Wenn die NATO-Staaten ihre Verteidigungsausgaben wie geplant auf 3,5 Prozent der Wirtschaftsleistung erhöhen, schafft das in Deutschland rund

144.000 neue Arbeitsplätze.

Der Zeitpunkt: voraussichtlich 2029. Hinzu kommen bereits bestehende Arbeitsplätze in der Industrie, deren Erhalt durch die Rüstungsaufträge abgesichert wird.

Bis 2035 wird mit direkten Verteidigungsinvestitionen der europäischen Nato-Staaten von knapp 2,2 Billionen Euro gerechnet.
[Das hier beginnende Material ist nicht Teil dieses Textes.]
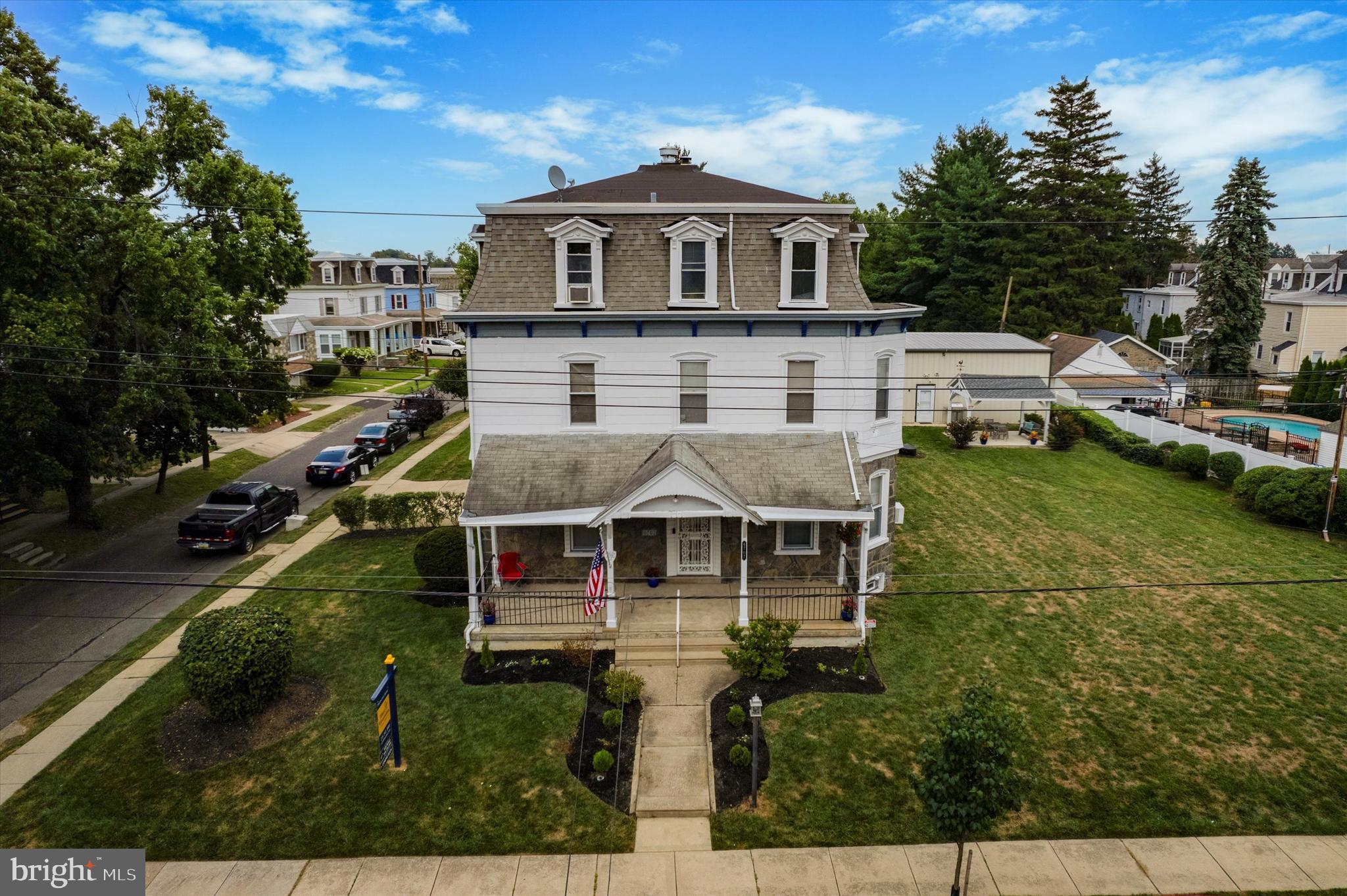 EAST OAK LANE - Residential Income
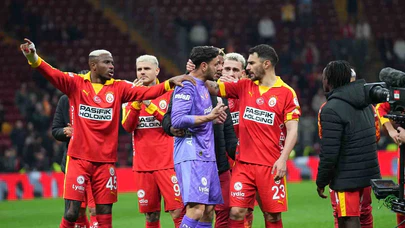 Galatasaraylı taraftarlardan Günay Güvenç’e destek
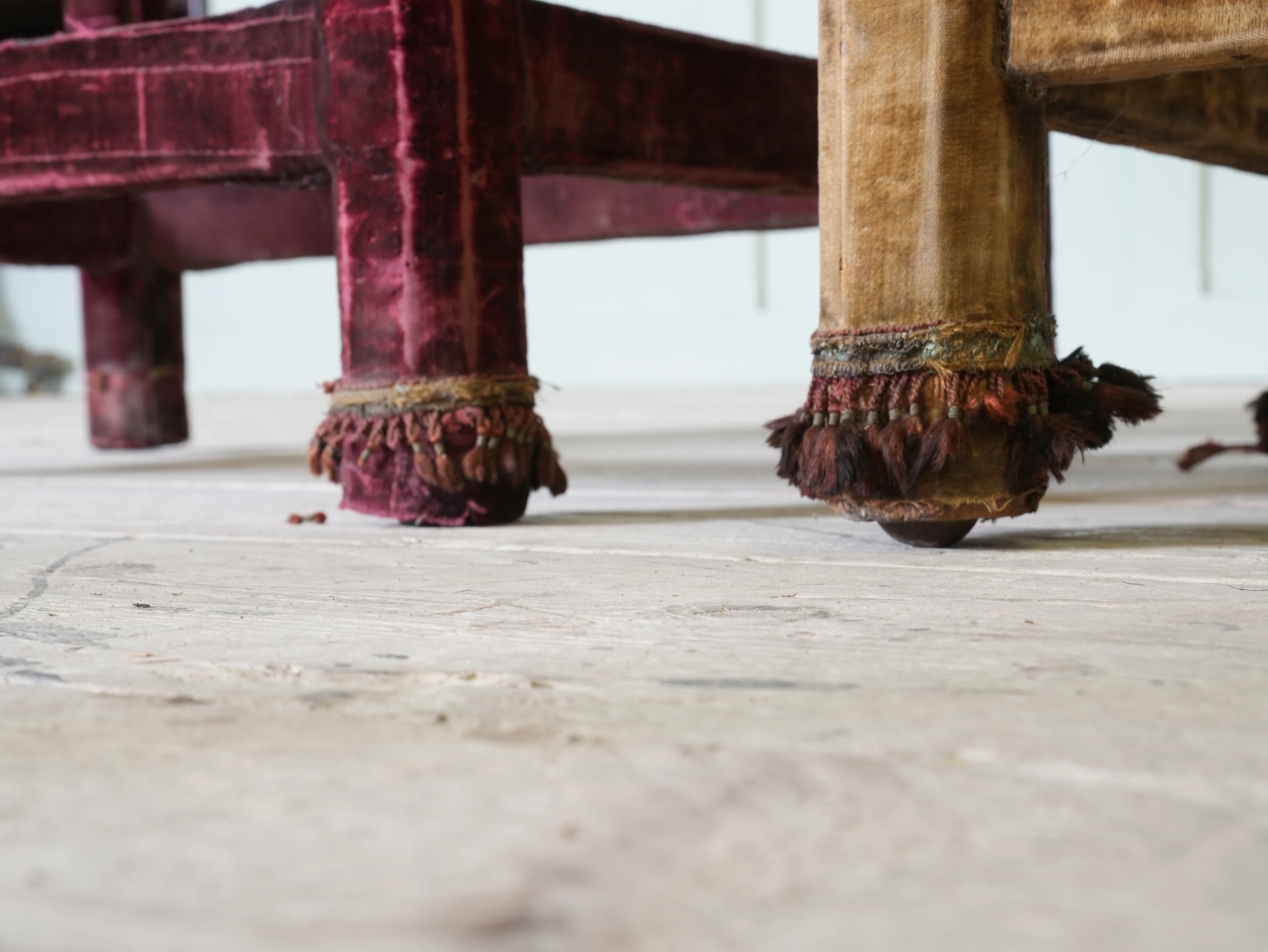 A Pair of Velvet Chairs in the manner of Lenygon & Sons - Image 19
Ein großer Teil wird voraussichtlich nach Deutschland fließen, weil hier Rüstungsunternehmen wie Rheinmetall, KNDS Deutschland und Heckler & Koch ihre Firmensitze und Werke haben.

Alles in allem rechnen die Ersteller der Studie mit etwa 360.000 Arbeitsplätzen, die durch die Rüstungsinvestitionen geschaffen bzw. erhalten werden.

Dabei stellt sich die Frage, wer diese Rüstungsausgaben und damit die Arbeitsplätze eigentlich finanziert?

Die Antwort ist so einfach und traurig zugleich: der Steuerzahler!